Passage:
--- start ---
Hennepin County stopped collecting batteries at all but two drop-off recycling sites Wednesday owing to fears that discarded vape pens and e-cigarettes can easily activate, heat up and start a fire.

A staff member at the county’s Westonka Library in Mound two weeks ago noticed smoke wafting from a plastic barrel used as a collection point for recycling batteries. County officials investigated and learned that a discarded vape pen had flipped on and begun igniting other batteries in the bin.

David McNary, assistant director of environmental services for Hennepin County, said that if the incident had gone unnoticed or happened at night, things could have been much worse.

“One vape pen and you could lose an entire building,” he said.

The county now will accept batteries only at its drop-off sites in Bloomington and Brooklyn Park. Both locations are staffed by people trained to handle batteries, among other potentially hazardous items.

On Wednesday afternoon, cars were rolling through the Bloomington site at a steady clip without waiting. Nevertheless, the ease and convenience of dumping batteries at a nearby bin are gone. The barrels have been removed from city and county buildings, libraries, schools and recreational centers.

Louisa Tallman, who is in charge of household hazardous waste operations at the county, wasn’t happy about having to make the decision to remove the bins. For one thing, community collection sites accounted for 50,000 pounds of batteries in 2018 — about 25% of the county’s entire intake.
--- end ---
What the exercise asks: Copy the whole article about Hennepin County's battery collection changes word for word. The lines that come after this point are separate material with no connection to the article.

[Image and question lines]
--- start ---
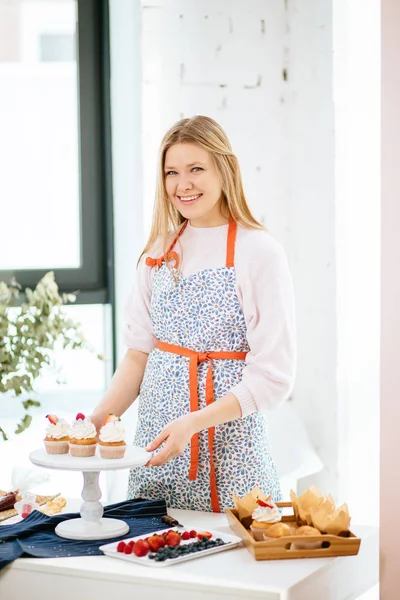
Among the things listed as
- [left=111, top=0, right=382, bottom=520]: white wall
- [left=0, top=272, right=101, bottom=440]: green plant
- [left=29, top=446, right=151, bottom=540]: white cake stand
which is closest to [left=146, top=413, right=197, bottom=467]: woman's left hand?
[left=29, top=446, right=151, bottom=540]: white cake stand

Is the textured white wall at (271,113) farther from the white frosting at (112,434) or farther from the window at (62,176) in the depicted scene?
the white frosting at (112,434)

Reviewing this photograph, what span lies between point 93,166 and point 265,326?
69.2 inches

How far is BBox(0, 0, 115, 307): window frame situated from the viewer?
3.43m

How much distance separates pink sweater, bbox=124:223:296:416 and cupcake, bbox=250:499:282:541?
0.28 m

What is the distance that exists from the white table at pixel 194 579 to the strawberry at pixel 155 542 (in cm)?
6

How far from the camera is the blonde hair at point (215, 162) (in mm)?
2004

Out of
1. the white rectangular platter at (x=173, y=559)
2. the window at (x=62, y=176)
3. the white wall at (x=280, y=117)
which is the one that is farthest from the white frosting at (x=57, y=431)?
the window at (x=62, y=176)

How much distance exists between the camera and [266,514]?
165cm

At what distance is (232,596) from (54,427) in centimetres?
51

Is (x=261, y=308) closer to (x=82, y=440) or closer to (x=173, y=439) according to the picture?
(x=173, y=439)

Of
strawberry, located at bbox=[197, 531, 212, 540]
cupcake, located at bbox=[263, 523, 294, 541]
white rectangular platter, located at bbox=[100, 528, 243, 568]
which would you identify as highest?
cupcake, located at bbox=[263, 523, 294, 541]

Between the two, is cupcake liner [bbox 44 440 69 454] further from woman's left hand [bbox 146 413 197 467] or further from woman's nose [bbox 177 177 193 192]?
woman's nose [bbox 177 177 193 192]

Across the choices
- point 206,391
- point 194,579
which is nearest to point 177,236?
point 206,391

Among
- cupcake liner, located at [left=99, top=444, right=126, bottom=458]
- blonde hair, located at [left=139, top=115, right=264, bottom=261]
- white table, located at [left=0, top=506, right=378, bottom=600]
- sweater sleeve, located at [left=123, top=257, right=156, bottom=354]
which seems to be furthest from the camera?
sweater sleeve, located at [left=123, top=257, right=156, bottom=354]
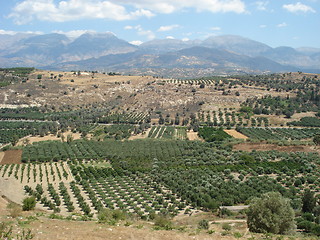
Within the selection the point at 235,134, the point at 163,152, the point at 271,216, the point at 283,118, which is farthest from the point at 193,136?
the point at 271,216

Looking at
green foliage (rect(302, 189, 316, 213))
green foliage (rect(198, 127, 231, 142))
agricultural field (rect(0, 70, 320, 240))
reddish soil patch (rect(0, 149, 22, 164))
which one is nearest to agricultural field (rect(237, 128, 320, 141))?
agricultural field (rect(0, 70, 320, 240))

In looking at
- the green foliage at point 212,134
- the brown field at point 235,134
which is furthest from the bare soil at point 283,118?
the green foliage at point 212,134

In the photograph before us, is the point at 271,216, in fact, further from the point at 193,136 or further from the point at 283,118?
the point at 283,118

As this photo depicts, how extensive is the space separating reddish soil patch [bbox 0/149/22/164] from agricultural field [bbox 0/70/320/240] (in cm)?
22

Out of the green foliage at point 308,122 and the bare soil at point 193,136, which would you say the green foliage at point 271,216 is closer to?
the bare soil at point 193,136

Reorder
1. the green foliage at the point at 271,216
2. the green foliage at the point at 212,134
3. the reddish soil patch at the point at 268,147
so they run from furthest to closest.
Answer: the green foliage at the point at 212,134 < the reddish soil patch at the point at 268,147 < the green foliage at the point at 271,216

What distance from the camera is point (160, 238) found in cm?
1748

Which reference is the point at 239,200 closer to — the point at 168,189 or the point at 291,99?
the point at 168,189

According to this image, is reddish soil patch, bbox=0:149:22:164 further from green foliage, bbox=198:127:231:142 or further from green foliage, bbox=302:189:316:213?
green foliage, bbox=302:189:316:213

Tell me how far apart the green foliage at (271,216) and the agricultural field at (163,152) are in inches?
54.6

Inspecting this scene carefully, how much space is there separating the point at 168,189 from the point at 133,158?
1811cm

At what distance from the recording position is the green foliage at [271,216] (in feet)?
69.2

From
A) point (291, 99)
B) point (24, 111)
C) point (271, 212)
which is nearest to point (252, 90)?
point (291, 99)

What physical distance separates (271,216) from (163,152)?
145ft
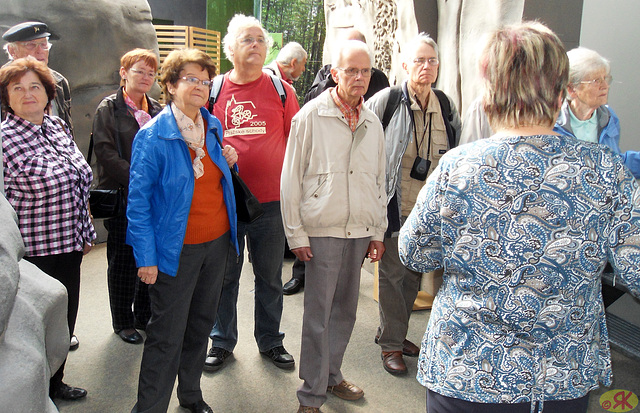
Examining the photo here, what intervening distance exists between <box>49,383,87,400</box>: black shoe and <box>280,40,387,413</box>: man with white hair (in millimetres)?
1194

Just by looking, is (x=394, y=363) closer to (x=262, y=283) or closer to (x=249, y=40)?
(x=262, y=283)

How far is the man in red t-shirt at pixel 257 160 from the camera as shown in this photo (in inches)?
123

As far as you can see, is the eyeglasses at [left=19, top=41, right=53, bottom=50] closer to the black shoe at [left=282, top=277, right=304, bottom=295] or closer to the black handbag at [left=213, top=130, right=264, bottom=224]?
the black handbag at [left=213, top=130, right=264, bottom=224]

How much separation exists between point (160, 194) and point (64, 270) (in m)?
0.84

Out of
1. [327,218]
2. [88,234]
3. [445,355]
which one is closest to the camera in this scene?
[445,355]

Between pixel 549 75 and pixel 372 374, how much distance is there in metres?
2.36

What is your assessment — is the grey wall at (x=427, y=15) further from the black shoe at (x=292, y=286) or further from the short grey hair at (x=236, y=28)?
the black shoe at (x=292, y=286)

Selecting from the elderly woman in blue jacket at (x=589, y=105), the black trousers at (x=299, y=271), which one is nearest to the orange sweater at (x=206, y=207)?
the elderly woman in blue jacket at (x=589, y=105)

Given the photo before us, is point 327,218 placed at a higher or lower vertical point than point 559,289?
lower

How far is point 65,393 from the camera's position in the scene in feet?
9.53

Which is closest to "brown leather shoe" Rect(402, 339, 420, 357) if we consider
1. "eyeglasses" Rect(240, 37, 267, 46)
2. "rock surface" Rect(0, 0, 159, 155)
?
"eyeglasses" Rect(240, 37, 267, 46)

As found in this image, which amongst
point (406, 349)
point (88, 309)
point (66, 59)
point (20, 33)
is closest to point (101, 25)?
point (66, 59)

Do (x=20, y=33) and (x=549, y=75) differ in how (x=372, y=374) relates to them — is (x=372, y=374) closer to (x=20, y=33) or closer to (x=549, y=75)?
(x=549, y=75)

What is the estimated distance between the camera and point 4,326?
0.96m
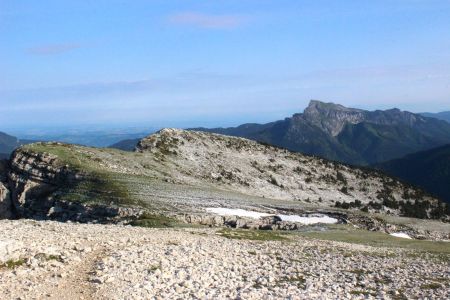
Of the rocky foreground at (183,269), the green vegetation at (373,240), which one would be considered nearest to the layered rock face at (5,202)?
the rocky foreground at (183,269)

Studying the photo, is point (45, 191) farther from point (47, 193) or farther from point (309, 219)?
point (309, 219)

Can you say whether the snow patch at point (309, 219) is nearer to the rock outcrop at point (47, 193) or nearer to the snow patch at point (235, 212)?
the snow patch at point (235, 212)

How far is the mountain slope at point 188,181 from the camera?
5459 centimetres

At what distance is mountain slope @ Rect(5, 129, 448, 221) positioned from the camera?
54594 millimetres

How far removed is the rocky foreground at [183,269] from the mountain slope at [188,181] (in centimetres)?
2082

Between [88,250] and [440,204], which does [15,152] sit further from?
[440,204]

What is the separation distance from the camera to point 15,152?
70.2 m

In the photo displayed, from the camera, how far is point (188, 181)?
235 feet

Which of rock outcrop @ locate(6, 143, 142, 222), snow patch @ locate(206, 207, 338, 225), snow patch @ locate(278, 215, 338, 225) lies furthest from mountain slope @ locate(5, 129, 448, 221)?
snow patch @ locate(278, 215, 338, 225)

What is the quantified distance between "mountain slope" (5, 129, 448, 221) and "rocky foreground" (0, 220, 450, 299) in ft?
68.3

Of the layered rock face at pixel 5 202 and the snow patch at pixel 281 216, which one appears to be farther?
the layered rock face at pixel 5 202

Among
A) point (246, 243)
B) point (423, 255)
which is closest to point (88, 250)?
point (246, 243)

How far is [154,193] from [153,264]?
33.1 meters

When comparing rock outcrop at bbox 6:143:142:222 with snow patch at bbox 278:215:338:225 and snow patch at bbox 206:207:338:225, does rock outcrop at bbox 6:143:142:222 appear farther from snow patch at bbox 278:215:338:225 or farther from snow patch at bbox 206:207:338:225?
snow patch at bbox 278:215:338:225
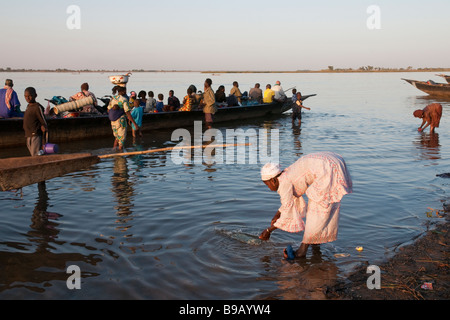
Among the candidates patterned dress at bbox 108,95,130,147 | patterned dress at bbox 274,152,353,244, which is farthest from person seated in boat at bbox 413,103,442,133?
patterned dress at bbox 274,152,353,244

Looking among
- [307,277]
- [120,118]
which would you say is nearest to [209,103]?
[120,118]

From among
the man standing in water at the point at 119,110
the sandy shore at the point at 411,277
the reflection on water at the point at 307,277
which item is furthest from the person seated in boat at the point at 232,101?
the reflection on water at the point at 307,277

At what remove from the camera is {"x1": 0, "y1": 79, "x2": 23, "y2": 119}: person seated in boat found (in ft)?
36.0

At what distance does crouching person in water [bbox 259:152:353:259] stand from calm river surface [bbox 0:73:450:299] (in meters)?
0.49

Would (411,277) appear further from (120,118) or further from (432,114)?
(432,114)

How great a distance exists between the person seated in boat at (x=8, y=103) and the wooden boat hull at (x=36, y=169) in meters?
5.54

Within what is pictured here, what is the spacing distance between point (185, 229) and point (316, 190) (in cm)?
217

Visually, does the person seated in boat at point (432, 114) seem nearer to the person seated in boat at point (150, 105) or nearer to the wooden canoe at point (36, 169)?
the person seated in boat at point (150, 105)

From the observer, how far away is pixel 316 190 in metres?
4.34

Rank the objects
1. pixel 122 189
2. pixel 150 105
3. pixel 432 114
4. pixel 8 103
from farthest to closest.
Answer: pixel 150 105, pixel 432 114, pixel 8 103, pixel 122 189

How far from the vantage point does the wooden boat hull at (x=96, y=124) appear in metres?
11.7
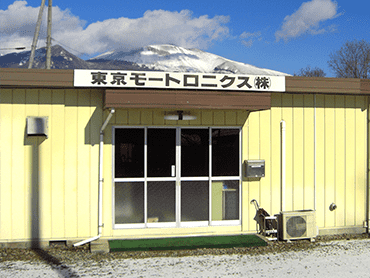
--- end ---
Finished task:
Hennepin County stopped collecting batteries at all but two drop-off recycling sites Wednesday owing to fears that discarded vape pens and e-cigarettes can easily activate, heat up and start a fire.

A staff member at the county’s Westonka Library in Mound two weeks ago noticed smoke wafting from a plastic barrel used as a collection point for recycling batteries. County officials investigated and learned that a discarded vape pen had flipped on and begun igniting other batteries in the bin.

David McNary, assistant director of environmental services for Hennepin County, said that if the incident had gone unnoticed or happened at night, things could have been much worse.

“One vape pen and you could lose an entire building,” he said.

The county now will accept batteries only at its drop-off sites in Bloomington and Brooklyn Park. Both locations are staffed by people trained to handle batteries, among other potentially hazardous items.

On Wednesday afternoon, cars were rolling through the Bloomington site at a steady clip without waiting. Nevertheless, the ease and convenience of dumping batteries at a nearby bin are gone. The barrels have been removed from city and county buildings, libraries, schools and recreational centers.

Louisa Tallman, who is in charge of household hazardous waste operations at the county, wasn’t happy about having to make the decision to remove the bins. For one thing, community collection sites accounted for 50,000 pounds of batteries in 2018 — about 25% of the county’s entire intake.